Quick double integral question

[STEMucator]

Homework Statement

Find the volume of the region R between the surfaces $z = 4x^2 + 2y^2 \space and \space z = 3 + x^2 - y^2$

Homework Equations

The Attempt at a Solution

Okay so I think I have an idea about how to do this one. First I check when the two surfaces intersect, that is when $4x^2 + 2y^2 = 3 + x^2 - y^2$. So the two surfaces meet when $x^2 + y^2 = 1$ which is a circle of radius 1 with center (0,0).

So either x or y run from -1 to 1, it doesn't really matter which one I pick here I think, so I'll hold y fixed : $-1 ≤ y ≤ 1$

Now solving $x^2 + y^2 = 1$ for x yields $x = ± \sqrt{1-y^2}$ as my upper and lower limits for x.

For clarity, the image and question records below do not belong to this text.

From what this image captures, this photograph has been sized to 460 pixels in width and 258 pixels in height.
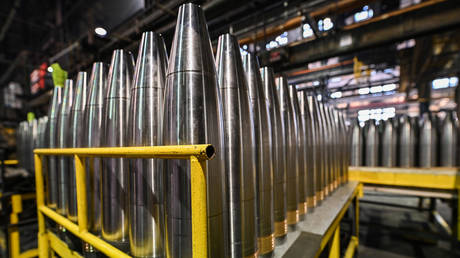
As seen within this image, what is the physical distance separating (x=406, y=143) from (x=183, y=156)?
247 cm

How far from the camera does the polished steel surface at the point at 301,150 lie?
1.09 m

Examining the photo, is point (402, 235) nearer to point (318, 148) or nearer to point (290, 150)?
point (318, 148)

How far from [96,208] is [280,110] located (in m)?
0.95

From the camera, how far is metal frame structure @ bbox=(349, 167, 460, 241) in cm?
171

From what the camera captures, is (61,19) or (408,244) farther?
(61,19)

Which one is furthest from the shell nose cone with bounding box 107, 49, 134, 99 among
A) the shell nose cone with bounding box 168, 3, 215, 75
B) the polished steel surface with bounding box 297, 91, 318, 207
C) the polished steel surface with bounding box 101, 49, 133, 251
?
the polished steel surface with bounding box 297, 91, 318, 207

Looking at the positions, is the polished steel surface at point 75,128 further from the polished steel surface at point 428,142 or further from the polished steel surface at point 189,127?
the polished steel surface at point 428,142

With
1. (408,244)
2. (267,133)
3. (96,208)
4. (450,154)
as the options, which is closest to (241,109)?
(267,133)

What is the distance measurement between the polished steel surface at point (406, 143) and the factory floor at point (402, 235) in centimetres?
77

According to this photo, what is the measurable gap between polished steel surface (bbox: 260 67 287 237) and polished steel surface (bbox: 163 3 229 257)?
335mm

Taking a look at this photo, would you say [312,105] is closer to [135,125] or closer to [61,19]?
[135,125]

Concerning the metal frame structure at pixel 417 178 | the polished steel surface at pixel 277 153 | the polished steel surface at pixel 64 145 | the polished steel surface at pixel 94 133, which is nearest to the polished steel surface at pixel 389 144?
the metal frame structure at pixel 417 178

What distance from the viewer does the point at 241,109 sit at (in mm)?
683

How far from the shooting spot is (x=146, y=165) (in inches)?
26.8
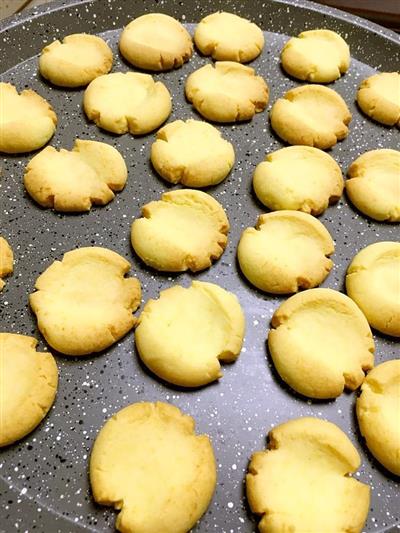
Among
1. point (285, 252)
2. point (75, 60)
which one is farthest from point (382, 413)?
point (75, 60)

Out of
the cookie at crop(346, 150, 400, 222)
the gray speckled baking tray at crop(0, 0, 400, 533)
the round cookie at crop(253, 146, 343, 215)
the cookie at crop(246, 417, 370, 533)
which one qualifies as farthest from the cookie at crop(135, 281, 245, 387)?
the cookie at crop(346, 150, 400, 222)

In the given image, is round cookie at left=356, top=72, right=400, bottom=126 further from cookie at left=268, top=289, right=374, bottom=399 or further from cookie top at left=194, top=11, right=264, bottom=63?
cookie at left=268, top=289, right=374, bottom=399

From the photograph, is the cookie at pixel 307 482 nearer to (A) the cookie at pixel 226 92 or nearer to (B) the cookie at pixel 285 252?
(B) the cookie at pixel 285 252

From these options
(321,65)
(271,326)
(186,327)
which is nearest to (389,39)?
(321,65)

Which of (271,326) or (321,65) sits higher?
(321,65)

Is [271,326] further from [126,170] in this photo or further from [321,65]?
[321,65]
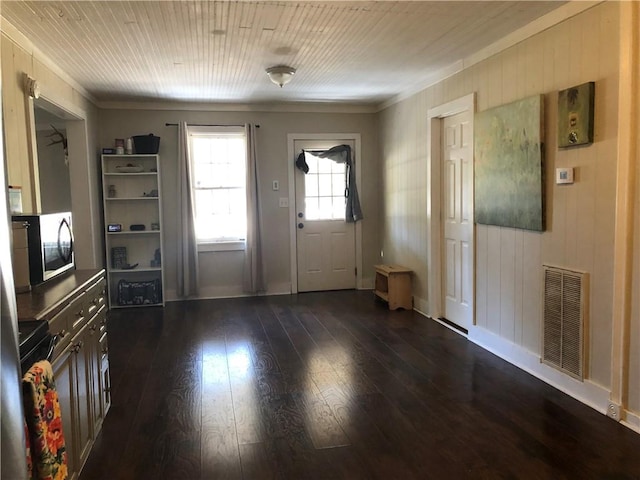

Now all that's left to figure out is... what is f? I believe intuitively that f will be the bigger surface minus the smaller surface. So subtracting my two surfaces I get : $3 + x^2 - y^2 - 4x^2 - 2y^2 = 3(1 - x^2 -y^2)$

So that my iterated integral becomes :

$\int_{-1}^{1} \int_{- \sqrt{1-y^2}}^{\sqrt{1-y^2}} 3(1 - x^2 -y^2) \space dxdy$

Evaluating that shouldn't be a problem, I'm just hoping I did everything properly while setting it up. If anyone could clarify for me it would be great :)!

 

[Mark44]

Homework Statement

Find the volume of the region R between the surfaces $z = 4x^2 + 2y^2 \space and \space z = 3 + x^2 - y^2$

Homework Equations

The Attempt at a Solution

Okay so I think I have an idea about how to do this one. First I check when the two surfaces intersect, that is when $4x^2 + 2y^2 = 3 + x^2 - y^2$. So the two surfaces meet when $x^2 + y^2 = 1$ which is a circle of radius 1 with center (0,0).

So either x or y run from -1 to 1, it doesn't really matter which one I pick here I think, so I'll hold y fixed : $-1 ≤ y ≤ 1$

Now solving $x^2 + y^2 = 1$ for x yields $x = ± \sqrt{1-y^2}$ as my upper and lower limits for x.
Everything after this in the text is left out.